• 10 August 2006

On Being Black

Sangeetha Sathyaraj penned this poem and she has given permission for us to share it with visitors to the website:

ON BEING BLACK

A little boy sitting all alone, no one to play with

Children running around him, few stop to call him names

Others just ignore him

Bewildered, this little boy looks at his hands

They are as dark as the earth around him

He looks at the children who are playing

It is then that it dawns, he is a different colour

He goes home and says

No one to play with, no one cares for me at school

People call me black and a fool

Why is it Mummy?
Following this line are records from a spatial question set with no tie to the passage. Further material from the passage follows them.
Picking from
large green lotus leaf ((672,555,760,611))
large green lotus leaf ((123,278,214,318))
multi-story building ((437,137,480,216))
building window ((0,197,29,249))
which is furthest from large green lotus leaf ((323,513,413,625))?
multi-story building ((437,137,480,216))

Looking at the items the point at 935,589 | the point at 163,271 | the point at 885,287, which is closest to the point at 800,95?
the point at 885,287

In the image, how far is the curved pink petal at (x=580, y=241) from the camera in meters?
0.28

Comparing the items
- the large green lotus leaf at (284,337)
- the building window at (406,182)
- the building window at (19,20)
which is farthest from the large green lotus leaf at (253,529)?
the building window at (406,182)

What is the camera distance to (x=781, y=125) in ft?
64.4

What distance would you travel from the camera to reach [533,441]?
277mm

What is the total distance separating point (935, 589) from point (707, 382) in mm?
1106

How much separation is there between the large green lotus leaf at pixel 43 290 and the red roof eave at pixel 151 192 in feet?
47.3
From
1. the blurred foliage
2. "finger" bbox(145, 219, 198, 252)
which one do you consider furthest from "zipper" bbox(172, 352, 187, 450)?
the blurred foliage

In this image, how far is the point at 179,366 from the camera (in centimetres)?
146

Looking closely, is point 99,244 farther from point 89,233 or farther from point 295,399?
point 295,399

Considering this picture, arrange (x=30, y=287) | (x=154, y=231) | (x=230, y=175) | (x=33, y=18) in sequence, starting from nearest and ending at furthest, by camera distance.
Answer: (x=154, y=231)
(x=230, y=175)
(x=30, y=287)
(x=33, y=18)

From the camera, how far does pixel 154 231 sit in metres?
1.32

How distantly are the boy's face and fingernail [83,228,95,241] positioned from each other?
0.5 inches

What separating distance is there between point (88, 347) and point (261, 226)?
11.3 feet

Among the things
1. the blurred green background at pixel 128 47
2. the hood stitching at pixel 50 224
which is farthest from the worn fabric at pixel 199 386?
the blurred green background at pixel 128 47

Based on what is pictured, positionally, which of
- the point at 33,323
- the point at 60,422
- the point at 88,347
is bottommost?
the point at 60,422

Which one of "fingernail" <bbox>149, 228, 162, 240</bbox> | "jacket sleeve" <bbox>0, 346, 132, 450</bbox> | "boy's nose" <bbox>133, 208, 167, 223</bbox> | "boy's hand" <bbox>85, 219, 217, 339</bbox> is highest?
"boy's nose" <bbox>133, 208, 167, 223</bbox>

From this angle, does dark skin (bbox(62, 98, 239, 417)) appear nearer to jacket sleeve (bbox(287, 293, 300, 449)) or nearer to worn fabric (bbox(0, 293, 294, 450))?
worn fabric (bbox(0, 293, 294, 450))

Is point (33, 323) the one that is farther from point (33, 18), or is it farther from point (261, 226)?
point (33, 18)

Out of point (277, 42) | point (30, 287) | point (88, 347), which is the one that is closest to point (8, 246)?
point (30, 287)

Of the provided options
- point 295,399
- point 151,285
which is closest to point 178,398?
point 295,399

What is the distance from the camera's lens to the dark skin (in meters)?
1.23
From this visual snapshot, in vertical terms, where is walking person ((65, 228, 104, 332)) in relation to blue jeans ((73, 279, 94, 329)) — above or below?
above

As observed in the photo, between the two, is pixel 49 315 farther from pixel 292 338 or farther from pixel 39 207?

Have I done something wrong ?

Or is it because I am black ?

A little girl smiled at me yesterday

I gave her a pretty flower

She said ‘Thank you' as she looked up

Her mother dragged her away and told her not to talk to me

Mummy, is it because I am black?

I went walking home the other day

And there a group of boys punched me

Beat me and called me names

Then they stabbed me, I remembered no more

God, is it because I am black?

I walked through the pearly gates

Angry with God for making me black

 

Black as the soil of the earth

Curious to see this God who made people black and white

I looked into his eyes filled with pain, anger and grief

God, why did you make me black ?

He looked into my eyes

Tears rolling down his cheeks as he hugged me

Knowing now He felt the pain that I felt

He looked at me again

Holding my shoulders he said

"Son, I too was black".

Sangeetha Sathyaraj

Sangeetha is the daughter of Canon Raj Sathyaraj.  Raj and his wife Premila recently returned to Egypt after spending the past year helping out in Hillsborough parish and also preparing a report into the problems faced by ethnic minorities in Northern Ireland.  Sangeetha has studied at Belfast Bible College and she and her husband Mark are hoping to go to India to serve God.